Sunday, November 21, 2010

New Orleans municipal bird

A blast from the past.  I let you guess who is your humble narrator.
I was in City Park this morning watching the geese.  There were a few Canadian geese, like I'm used to seeing, but there were also the more humdrum, farmyard variety that seem more exotic to me since I've never lived on a farm.  

I am moving soon to another part of town.  I am in the process of purchasing a house to call both home and headquarters since I moved to New Orleans with every intention to stay.  I told the mailman the other day and he declared it was good news.  "That makes it official," he said as he shook my hand.  Everyone says that and thanks me for making my permanency a little more permanent.  "We need everybody we can get," they say with what sounds like faint praise.

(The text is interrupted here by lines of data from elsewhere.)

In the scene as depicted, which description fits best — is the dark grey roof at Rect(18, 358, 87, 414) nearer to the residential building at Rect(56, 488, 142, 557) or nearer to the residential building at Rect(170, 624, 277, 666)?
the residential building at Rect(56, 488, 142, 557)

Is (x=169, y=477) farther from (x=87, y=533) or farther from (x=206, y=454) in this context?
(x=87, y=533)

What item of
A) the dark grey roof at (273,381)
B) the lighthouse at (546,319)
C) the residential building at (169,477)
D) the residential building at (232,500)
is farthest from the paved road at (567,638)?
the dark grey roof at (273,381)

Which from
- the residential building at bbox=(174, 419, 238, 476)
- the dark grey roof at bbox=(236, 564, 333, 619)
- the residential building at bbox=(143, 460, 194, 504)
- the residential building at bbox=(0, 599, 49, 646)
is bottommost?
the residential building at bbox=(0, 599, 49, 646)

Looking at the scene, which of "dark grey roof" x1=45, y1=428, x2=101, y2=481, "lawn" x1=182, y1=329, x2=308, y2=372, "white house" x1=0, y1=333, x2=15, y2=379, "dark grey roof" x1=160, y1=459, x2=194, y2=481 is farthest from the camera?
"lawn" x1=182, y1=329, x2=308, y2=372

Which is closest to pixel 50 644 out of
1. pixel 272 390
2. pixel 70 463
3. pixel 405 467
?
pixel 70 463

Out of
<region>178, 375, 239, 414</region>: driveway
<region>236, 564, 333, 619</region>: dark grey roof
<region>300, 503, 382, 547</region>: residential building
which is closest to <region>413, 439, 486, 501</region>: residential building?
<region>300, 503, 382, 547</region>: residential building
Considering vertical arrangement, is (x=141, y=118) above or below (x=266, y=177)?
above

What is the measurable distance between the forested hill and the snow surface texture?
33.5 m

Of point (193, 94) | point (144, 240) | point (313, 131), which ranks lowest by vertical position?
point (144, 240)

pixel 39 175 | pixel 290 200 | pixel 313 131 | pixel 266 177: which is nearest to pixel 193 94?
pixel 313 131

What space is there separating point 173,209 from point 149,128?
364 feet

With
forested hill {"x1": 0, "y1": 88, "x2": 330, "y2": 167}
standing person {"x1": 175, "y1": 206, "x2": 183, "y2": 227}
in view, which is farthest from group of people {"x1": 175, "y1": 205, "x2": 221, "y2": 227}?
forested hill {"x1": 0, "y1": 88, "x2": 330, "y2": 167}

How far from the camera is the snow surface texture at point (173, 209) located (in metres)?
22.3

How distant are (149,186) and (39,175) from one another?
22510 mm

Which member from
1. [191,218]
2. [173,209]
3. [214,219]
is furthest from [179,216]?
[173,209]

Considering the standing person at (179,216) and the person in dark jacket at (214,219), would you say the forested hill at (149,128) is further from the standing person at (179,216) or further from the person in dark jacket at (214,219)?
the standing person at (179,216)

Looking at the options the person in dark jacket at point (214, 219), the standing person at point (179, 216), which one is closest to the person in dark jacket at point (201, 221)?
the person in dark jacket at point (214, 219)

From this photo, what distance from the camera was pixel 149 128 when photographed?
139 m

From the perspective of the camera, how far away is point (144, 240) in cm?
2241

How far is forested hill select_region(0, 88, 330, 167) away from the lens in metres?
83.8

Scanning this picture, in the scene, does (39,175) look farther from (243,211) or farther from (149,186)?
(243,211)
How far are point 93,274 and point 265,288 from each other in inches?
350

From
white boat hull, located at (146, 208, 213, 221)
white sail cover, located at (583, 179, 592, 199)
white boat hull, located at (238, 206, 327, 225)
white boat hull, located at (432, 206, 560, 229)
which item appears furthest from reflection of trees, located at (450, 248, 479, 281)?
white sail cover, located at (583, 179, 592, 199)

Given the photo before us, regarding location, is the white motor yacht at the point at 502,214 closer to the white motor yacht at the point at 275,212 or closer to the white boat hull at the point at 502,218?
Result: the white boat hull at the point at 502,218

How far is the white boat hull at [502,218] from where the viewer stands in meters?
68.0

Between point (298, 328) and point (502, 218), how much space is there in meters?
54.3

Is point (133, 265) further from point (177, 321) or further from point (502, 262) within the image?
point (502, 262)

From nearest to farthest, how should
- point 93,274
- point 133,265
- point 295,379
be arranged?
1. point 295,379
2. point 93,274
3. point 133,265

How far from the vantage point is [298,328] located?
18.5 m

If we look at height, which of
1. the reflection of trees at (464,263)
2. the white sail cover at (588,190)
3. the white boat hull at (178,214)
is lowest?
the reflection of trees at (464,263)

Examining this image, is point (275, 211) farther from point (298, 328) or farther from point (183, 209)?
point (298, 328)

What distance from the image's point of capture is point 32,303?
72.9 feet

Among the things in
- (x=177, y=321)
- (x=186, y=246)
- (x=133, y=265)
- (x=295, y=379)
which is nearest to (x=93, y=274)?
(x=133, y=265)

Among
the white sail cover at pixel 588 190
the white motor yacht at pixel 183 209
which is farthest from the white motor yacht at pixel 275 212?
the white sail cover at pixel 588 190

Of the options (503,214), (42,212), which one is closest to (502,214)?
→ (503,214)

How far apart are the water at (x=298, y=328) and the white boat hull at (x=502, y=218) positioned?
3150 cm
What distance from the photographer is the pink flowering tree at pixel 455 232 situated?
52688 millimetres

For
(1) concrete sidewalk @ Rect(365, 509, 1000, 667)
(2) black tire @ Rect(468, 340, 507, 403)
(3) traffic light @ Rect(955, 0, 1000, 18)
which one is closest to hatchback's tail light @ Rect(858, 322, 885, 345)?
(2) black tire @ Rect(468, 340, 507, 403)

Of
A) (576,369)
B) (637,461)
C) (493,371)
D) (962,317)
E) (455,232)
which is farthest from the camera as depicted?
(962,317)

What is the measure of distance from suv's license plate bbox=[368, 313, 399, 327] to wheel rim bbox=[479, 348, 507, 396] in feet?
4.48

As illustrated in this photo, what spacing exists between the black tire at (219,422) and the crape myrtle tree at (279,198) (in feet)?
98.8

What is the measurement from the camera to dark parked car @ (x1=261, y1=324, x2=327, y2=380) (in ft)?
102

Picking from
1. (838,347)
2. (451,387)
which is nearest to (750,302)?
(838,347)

I know New Orleans zoning is fairly lenient about keeping chickens at home.  I wonder how the regulations regard geese.  I was pricing X-mas goose this weekend and, much like in Boston, a goose goes for about forty bucks.  It had better be a fine bird.  If I kept a goose at home, assuming I could find someone to butcher and clean it for me, that would be a $40 savings if I didn't mind eating a pet at Yuletide.  

I have to admit, I am surprised I don't see more of another kind of bird either in City Park or anywhere else in New Orleans.

In a city that is always on display I would think a peacock is a natural fit for the Crescent City.  I see their human equivalent parading up and down Canal Street and Magazine Street and Decatur Street every day.  I am sure they are South Carrollton Avenue, Jefferson Davis Avenue, Robert E. Lee Boulevard, and St. Claude Avenue as well.

I don't have any recommendations to make New Orleans a better place but one:  More peacocks!  I happen to know where you can buy them.  If a tenth of the population raised a peacock and set it free, New Orleans would be a more beautiful place.  A royal bird befitting a royal city.  A peacock should be on the city seal.